— Problems and tasks —
• a. From the Pipelines module page, return the part that opens with the words containing "- **Pipeline ->" and closes with "-> failed pipeline.", copied word for word.
• b. According to the Pipelines module page, why are the job log wiki pages excluded from RAG? Answer in one to three sentences.
• c. Continue the Pipelines module page after its last sentence.

— Provided text —
----
# Pipelines - AI Agent Observability

> Observe AI agent work as pipelines - in real time

The Pipelines module models AI agent work as observability (not execution). The Pipeline -> PipelineStep -> PipelineJob hierarchy in PostgreSQL lets you track every stage of agent work: from research, through coding, to wrap-up. Job logs are stored as wiki pages, status propagates upward - a failed job pulls its step and pipeline down. The dashboard refreshes every 15 seconds, and is_stale() flags pipelines stuck for more than 6 hours.

## Features

- **Pipeline -> Step -> Job hierarchy**: Each pipeline has steps (research, coding, wrap-up), each step has jobs. Status propagates upward - failed job -> failed step -> failed pipeline.
- **Job logs as wiki pages**: Every job has its own wiki page with a full log (content in MinIO). Pages grouped under the 'pipeline-logi' parent, excluded from RAG - they don't pollute search results.
----
— Source material —
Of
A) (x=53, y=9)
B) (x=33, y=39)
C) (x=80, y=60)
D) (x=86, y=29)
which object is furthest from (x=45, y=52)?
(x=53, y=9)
----
— Numbered responses —
• a.
- **Pipeline -> Step -> Job hierarchy**: Each pipeline has steps (research, coding, wrap-up), each step has jobs. Status propagates upward - failed job -> failed step -> failed pipeline.

• b. They are excluded so that they don't pollute search results.

• c.
- **15s live polling**: The pipeline list and detail view refresh every 15 seconds via HTMX. Durations are computed on the fly (finished_at - started_at or now() - started_at for active jobs).
- **Stuck pipeline detection**: is_stale() flags pipelines in running status with no updates for more than 6 hours. Computed at read time, no cron job needed.
- **Read-only UI - control via MCP**: The dashboard is read-only - pipelines are created by skills via MCP, not from the UI. AI agents have full control through 9 dedicated MCP tools.
- **wiki-log integration**: When LLM Wiki is enabled, finishing a pipeline appends an entry to wiki-log. Best-effort - a pipeline MCP error never blocks the agent's work.

## How it works

1. **Agent creates the pipeline**: The skill calls create_pipeline via MCP - a ticket_work pipeline automatically gets 3 steps: research, coding, wrap-up.
2. **Agent reports job starts**: create_pipeline_job registers a new job in a step (e.g. 'Source code analysis' in the coding step). Status: pending -> running.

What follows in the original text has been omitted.